Taking its name from a pioneering scientist, Marie Curie provides hospice care and support for anyone with an illness they are likely to die from. It aims to fund-raise throughout the year but its ‘big push’ comes during the month of March with the annual Great Daffodil Appeal. The spring flower was first adopted as a logo by Marie Curie in 1986 to act as a symbol of renewal and hope and many will make a meaningful contribution locally by wearing the yellow daffodil pin.
Although Marie Curie studied, worked and lived in France for most of her life, she was born in Poland’s capital city Warsaw in 1867 as Maria Sklodowska and was the daughter of a secondary school teacher. Well known for her prodigious memory, Marie did well at school. Polish universities were not allowed to offer places to women at that time and her parents did not have sufficient money to send her to study abroad. To raise the necessary funding Marie worked as a teacher and then as a governess, also finding time to study at secret meetings of women workers who had joined the so called ‘free university’.

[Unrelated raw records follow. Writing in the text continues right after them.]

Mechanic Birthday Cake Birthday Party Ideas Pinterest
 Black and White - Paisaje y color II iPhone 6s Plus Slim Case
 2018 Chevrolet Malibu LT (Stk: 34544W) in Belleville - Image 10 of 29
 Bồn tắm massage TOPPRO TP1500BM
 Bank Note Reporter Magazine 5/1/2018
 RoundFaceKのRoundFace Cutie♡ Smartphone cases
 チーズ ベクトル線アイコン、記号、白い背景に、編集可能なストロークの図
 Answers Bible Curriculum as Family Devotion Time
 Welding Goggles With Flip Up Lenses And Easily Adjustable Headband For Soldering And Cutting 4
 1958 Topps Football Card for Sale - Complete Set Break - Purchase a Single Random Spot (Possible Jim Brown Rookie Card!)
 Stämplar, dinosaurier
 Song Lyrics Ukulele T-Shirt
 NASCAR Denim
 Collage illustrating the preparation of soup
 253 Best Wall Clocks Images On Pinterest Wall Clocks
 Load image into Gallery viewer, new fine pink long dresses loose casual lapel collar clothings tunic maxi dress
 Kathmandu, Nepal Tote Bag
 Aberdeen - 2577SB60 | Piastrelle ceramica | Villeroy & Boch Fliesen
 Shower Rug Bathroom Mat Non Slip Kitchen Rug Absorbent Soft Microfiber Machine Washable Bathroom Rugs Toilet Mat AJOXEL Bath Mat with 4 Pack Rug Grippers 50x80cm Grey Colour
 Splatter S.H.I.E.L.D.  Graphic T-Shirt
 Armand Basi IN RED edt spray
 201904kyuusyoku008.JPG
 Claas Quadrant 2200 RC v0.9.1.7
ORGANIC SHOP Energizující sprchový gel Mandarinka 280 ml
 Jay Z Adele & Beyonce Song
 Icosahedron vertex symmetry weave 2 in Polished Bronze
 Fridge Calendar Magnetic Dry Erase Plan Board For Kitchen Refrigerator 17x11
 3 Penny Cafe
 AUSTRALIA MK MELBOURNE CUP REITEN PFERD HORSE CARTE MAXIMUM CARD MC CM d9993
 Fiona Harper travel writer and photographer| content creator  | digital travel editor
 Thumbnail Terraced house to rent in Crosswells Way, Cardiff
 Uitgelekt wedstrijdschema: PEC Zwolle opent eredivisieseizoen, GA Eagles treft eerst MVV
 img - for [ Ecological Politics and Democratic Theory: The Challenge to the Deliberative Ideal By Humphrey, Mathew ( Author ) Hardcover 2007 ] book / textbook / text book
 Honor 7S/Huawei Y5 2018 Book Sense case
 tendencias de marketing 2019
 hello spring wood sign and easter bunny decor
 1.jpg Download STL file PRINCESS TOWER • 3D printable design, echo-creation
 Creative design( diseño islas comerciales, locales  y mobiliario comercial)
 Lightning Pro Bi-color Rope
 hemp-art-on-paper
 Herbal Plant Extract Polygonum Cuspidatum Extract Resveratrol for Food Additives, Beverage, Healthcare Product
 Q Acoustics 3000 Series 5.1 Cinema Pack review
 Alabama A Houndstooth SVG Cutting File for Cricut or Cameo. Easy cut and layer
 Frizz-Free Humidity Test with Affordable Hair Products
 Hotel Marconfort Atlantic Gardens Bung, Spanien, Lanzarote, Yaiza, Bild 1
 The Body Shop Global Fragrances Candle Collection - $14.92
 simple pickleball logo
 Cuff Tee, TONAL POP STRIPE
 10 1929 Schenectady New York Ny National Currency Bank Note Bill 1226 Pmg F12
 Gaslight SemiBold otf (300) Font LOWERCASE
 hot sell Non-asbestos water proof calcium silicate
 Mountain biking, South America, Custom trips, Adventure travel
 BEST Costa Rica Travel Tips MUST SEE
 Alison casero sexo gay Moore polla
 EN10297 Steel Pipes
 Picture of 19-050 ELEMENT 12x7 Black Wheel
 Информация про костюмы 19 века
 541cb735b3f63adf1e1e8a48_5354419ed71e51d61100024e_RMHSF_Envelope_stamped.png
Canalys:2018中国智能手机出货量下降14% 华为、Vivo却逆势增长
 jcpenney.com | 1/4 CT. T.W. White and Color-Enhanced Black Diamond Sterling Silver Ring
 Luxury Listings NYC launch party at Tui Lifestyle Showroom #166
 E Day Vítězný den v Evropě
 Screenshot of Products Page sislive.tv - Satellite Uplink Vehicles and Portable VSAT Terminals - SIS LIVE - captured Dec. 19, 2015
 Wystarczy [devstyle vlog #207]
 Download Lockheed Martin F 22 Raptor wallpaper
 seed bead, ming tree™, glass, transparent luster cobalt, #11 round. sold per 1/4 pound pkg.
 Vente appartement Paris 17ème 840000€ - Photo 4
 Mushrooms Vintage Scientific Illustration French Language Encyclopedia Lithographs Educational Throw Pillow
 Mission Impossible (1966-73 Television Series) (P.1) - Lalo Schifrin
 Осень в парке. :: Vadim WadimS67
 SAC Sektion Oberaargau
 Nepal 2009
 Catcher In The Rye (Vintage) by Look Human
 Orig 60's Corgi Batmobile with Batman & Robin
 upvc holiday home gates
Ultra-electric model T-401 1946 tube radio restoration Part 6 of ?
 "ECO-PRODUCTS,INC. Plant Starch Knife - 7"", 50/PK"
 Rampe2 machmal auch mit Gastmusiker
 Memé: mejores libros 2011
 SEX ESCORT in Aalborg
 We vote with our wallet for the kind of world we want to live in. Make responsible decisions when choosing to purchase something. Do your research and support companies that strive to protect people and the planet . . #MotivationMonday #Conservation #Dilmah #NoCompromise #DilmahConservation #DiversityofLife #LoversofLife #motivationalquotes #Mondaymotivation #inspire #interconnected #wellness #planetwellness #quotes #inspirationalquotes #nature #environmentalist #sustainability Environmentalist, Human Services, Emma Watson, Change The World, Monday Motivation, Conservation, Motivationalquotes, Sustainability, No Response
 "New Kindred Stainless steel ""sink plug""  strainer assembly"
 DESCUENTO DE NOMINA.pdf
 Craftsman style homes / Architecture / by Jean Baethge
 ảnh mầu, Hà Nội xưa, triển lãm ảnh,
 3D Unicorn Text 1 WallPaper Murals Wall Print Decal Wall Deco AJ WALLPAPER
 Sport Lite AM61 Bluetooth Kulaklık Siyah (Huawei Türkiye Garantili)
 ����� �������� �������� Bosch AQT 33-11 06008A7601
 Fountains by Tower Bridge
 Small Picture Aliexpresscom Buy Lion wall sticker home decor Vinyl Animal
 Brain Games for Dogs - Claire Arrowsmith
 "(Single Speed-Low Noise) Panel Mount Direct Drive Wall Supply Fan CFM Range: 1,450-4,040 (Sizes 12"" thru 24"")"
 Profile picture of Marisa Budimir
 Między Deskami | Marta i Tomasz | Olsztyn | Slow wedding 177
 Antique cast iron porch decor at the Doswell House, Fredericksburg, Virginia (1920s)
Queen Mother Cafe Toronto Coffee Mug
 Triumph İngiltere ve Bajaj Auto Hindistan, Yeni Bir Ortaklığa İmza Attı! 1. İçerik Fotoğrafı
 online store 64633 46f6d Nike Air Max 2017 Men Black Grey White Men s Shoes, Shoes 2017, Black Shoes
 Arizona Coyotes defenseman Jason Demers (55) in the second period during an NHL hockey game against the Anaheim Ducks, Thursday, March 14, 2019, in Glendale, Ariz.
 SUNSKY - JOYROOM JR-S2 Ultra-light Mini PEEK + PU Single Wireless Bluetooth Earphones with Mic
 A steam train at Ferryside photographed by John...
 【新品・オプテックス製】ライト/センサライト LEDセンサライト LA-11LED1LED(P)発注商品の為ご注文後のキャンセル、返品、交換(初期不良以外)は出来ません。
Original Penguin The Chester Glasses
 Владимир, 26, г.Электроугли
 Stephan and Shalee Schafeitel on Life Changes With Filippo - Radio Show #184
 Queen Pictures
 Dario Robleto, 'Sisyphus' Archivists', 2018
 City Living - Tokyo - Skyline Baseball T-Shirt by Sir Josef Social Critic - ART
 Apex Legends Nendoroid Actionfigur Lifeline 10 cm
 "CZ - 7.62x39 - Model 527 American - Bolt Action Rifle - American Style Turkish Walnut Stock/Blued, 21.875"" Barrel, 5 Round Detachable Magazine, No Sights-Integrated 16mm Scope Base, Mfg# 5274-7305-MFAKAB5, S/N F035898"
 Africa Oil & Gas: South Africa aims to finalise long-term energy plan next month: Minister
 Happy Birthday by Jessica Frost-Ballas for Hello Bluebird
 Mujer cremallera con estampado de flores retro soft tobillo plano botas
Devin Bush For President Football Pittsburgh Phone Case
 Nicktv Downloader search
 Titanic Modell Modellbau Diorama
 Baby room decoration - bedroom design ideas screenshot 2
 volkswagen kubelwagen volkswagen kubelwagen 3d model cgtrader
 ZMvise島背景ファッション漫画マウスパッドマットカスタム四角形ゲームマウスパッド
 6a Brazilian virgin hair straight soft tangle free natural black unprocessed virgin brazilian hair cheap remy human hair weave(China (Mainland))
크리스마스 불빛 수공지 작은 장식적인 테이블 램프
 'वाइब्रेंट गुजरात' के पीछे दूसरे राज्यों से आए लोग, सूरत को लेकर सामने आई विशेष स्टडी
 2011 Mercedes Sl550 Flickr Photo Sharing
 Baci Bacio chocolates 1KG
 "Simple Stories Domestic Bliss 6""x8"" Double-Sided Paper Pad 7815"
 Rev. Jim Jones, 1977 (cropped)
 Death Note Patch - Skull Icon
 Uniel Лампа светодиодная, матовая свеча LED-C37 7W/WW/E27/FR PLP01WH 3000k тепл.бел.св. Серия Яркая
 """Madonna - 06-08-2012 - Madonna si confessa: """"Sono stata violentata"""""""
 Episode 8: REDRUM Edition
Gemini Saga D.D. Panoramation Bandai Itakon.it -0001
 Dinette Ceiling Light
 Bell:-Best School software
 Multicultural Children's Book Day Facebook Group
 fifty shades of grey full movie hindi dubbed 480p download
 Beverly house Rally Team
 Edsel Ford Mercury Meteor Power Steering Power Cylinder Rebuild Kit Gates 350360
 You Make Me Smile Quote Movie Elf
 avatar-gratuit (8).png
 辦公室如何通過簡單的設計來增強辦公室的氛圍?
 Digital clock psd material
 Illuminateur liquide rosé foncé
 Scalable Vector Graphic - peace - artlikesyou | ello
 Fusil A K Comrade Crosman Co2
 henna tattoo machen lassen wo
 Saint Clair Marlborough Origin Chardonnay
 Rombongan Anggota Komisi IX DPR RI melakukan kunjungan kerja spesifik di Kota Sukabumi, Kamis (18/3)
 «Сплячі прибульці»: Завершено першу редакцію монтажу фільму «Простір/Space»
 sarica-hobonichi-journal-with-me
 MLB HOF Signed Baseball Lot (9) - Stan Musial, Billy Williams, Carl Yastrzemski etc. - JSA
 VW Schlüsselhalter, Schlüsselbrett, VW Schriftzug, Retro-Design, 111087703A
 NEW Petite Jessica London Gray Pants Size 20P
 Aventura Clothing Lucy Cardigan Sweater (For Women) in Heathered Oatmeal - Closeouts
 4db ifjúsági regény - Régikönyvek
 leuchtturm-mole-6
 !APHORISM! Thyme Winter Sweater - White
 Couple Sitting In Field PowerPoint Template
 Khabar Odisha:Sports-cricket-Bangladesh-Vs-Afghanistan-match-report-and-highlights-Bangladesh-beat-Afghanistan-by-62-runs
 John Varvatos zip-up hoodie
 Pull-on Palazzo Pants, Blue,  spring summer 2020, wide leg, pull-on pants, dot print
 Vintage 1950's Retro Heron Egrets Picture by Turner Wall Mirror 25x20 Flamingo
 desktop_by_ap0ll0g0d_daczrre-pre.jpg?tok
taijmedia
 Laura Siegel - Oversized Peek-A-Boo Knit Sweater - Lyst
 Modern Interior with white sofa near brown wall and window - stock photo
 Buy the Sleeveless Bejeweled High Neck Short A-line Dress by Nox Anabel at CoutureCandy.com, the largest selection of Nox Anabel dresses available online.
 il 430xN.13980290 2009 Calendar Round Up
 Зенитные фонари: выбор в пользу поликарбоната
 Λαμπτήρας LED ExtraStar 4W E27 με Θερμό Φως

Marie then invested her earnings in a move to Paris where she enrolled to study science at the Sorbonne, already one of Europe’s top higher education establishments. It was a period of great hardship. She devoted all her energy to studying, living in a tiny attic flat and subsisting on a diet of bread and butter and tea. She obtained a degree in mathematical sciences in 1894 and the following year married Pierre Curie, another scientist she had met at the Sorbonne.
The Curies first studied the powerful rays, similar to X-rays, given off by the element uranium. They called the process radioactivity. Then they began to experiment with a mineral called pitchblende whose radioactivity appeared to be far greater than that of uranium. This resulted in the discovery of a new radioactive element which they named Polonium after the country of Marie’s birth. Later, as a result of their research, another new element, this time radium, was found producing radioactive waves of far greater strength.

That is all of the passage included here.